*やること*
[1] 提示文によると、著者の夫は何が原因で倒れたか。
[2] 提示文の「夫が突然倒れた、姑や舅が要介」から「一味もふた味も違う介護の本。」までのすべてを、一字も変えずに書き写すこと。
[3] 提示文に出てくる家族の呼び名をすべて挙げよ。

*提示文*
夫が突然倒れた、姑や舅が要介護になったら、妻や嫁が自宅で介護するものだとも思われてきた。それらのまじめに介護してきた多くの方々の記録はこれまでにも本となった。でも本書では、介護をまかされる人が本当に献身的に介護する状況を何の疑問も持たず、葛藤もせずに受け入れているわけではないという、多くの介護者が抱えながらどうすることのできない、本当の気持ちをはっきりと提示した初めての本である。著者は夫が脳内出血で突然倒れて植物状態になった妻である。突然のことに立ち向かいながらも、他人の目を気にし、自分の行動が「普通」なのか「普通」から外れているのか、ちゃんとやっているように見られているのかをモニタリングして不安になっていく。献身的に見えることのまるで献身プレイをしているかのごとくふるまうことが介護であり、疑問を持ちながら介護してもいいのだと実体験を元にしながら解く、一味もふた味も違う介護の本。

*提供データ*
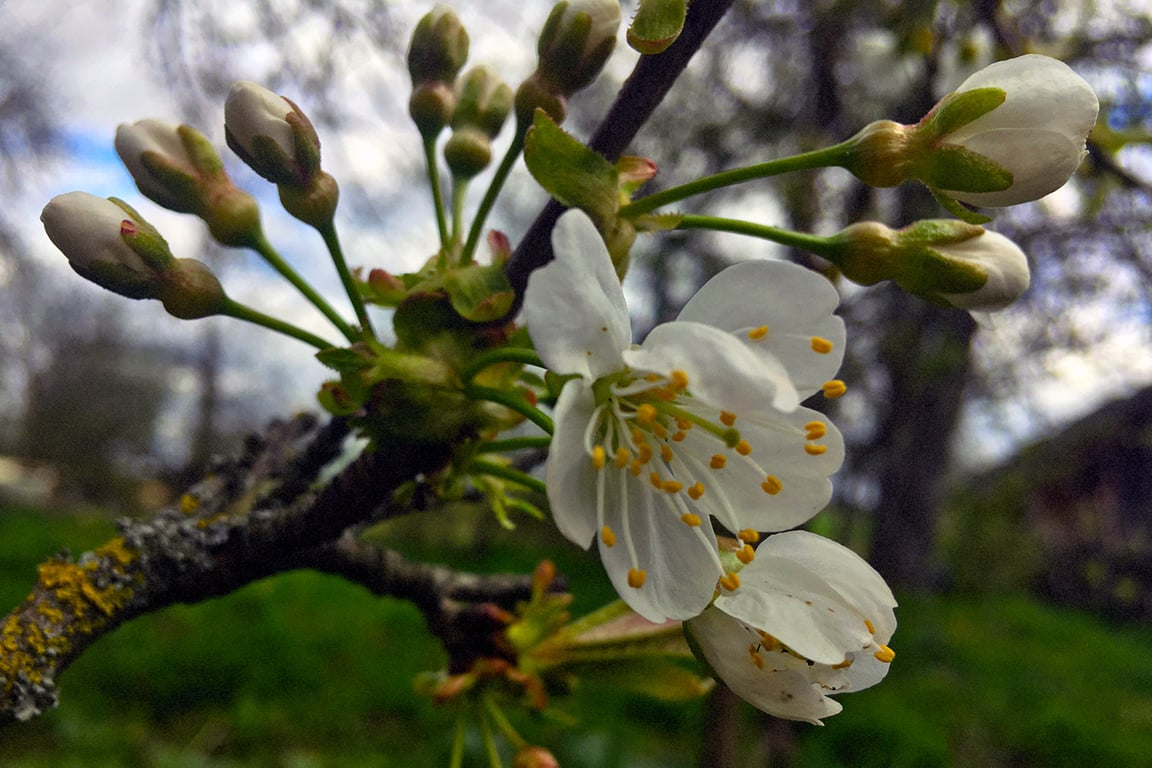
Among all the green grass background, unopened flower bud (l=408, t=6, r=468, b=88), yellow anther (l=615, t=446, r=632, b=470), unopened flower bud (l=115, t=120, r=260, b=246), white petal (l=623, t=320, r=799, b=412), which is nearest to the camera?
white petal (l=623, t=320, r=799, b=412)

*解答一覧*
[1] 脳内出血で突然倒れ、植物状態になった。

[2]
夫が突然倒れた、姑や舅が要介護になったら、妻や嫁が自宅で介護するものだとも思われてきた。それらのまじめに介護してきた多くの方々の記録はこれまでにも本となった。でも本書では、介護をまかされる人が本当に献身的に介護する状況を何の疑問も持たず、葛藤もせずに受け入れているわけではないという、多くの介護者が抱えながらどうすることのできない、本当の気持ちをはっきりと提示した初めての本である。著者は夫が脳内出血で突然倒れて植物状態になった妻である。突然のことに立ち向かいながらも、他人の目を気にし、自分の行動が「普通」なのか「普通」から外れているのか、ちゃんとやっているように見られているのかをモニタリングして不安になっていく。献身的に見えることのまるで献身プレイをしているかのごとくふるまうことが介護であり、疑問を持ちながら介護してもいいのだと実体験を元にしながら解く、一味もふた味も違う介護の本。

[3] 夫、姑、舅、妻、嫁